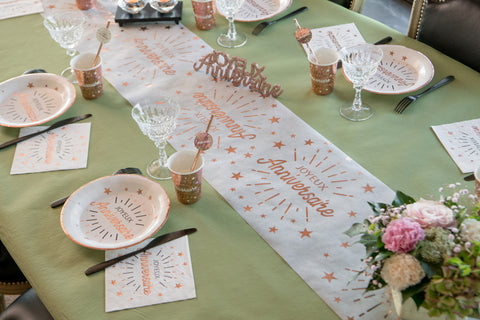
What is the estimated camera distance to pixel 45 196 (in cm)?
138

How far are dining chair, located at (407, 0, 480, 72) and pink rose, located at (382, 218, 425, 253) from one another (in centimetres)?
104

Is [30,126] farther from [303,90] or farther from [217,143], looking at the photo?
[303,90]

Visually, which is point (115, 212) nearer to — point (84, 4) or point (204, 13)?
point (204, 13)

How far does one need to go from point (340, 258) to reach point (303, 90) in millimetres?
670

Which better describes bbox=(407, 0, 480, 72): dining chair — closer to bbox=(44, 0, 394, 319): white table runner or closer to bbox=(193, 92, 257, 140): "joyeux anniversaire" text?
bbox=(44, 0, 394, 319): white table runner

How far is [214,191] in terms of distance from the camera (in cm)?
138

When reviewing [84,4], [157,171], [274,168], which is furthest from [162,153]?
[84,4]

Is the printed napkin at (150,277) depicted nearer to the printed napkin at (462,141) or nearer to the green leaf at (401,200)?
the green leaf at (401,200)

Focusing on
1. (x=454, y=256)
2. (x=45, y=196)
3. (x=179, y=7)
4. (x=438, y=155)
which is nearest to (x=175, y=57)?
(x=179, y=7)

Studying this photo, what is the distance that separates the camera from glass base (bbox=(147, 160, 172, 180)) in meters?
1.42

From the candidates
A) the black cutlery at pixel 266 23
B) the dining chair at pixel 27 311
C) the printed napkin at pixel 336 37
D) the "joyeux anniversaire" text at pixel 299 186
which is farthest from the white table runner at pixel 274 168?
the dining chair at pixel 27 311

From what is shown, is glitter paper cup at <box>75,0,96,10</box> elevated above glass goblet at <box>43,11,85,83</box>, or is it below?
below

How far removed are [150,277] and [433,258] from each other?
1.94 ft

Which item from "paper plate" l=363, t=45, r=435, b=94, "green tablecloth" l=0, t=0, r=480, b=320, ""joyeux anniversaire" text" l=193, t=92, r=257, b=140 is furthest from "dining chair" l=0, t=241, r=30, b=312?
"paper plate" l=363, t=45, r=435, b=94
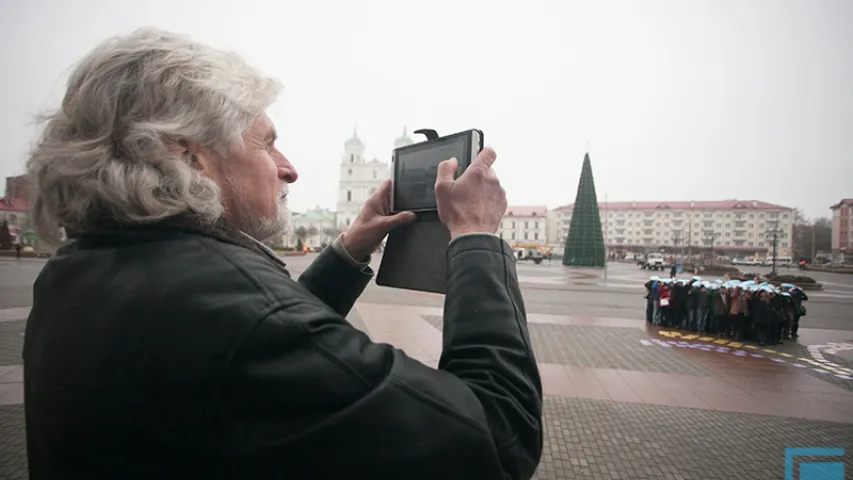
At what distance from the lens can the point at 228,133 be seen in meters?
1.05

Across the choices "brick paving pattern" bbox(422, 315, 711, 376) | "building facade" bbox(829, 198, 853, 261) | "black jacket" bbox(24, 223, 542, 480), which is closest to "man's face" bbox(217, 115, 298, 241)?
"black jacket" bbox(24, 223, 542, 480)

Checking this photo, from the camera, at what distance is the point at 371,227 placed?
1596 millimetres

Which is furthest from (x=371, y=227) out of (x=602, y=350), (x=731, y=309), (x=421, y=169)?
(x=731, y=309)

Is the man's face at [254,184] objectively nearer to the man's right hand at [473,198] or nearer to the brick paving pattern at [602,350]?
the man's right hand at [473,198]

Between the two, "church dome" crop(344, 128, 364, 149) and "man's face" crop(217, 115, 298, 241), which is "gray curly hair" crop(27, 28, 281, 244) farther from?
"church dome" crop(344, 128, 364, 149)

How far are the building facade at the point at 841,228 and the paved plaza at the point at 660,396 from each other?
47641mm

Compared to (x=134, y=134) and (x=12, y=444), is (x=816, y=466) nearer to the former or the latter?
(x=134, y=134)

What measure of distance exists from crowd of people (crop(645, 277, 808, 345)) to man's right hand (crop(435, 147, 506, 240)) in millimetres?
10923

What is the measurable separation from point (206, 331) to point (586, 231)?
61.7 m

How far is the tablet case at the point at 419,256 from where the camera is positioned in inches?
54.8

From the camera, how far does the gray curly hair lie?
93 cm

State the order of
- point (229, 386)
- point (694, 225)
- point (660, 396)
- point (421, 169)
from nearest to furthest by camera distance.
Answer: point (229, 386) → point (421, 169) → point (660, 396) → point (694, 225)

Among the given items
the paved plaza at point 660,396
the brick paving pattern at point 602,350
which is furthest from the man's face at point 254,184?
the brick paving pattern at point 602,350

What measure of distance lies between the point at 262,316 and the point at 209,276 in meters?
0.13
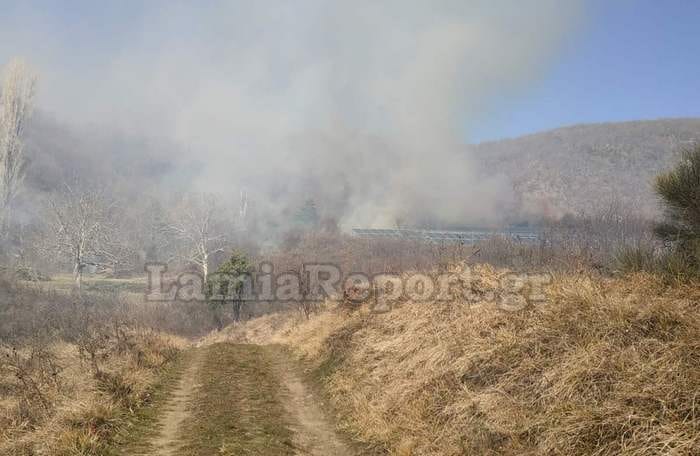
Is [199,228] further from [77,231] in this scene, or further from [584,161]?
[584,161]

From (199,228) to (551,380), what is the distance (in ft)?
166

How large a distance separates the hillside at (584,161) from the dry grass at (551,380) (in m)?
68.1

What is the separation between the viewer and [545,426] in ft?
18.1

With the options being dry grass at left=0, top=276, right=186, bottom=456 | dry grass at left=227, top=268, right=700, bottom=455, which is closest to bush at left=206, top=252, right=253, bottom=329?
dry grass at left=0, top=276, right=186, bottom=456

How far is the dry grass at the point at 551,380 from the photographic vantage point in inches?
195

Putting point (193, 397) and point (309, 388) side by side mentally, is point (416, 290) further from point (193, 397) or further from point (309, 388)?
point (193, 397)

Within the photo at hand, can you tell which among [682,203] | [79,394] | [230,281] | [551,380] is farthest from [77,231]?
[551,380]

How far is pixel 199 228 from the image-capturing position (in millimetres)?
53719

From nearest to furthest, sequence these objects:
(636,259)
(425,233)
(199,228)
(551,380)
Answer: (551,380), (636,259), (199,228), (425,233)

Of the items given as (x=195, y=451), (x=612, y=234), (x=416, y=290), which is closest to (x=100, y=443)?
(x=195, y=451)

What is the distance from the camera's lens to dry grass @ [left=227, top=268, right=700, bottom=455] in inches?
195

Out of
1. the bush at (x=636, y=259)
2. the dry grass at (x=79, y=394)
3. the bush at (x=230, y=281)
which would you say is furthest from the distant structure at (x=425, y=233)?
the bush at (x=636, y=259)

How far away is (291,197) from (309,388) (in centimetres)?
6322

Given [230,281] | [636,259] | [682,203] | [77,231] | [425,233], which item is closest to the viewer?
[636,259]
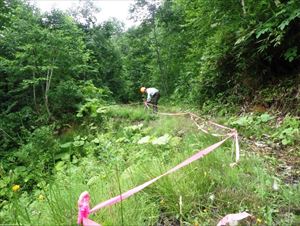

------------------------------------------------

— 问题 —
上面的列表中有多少行含有字符串“bottom”？请区分大小写，只回答行数。

— 结果 —
3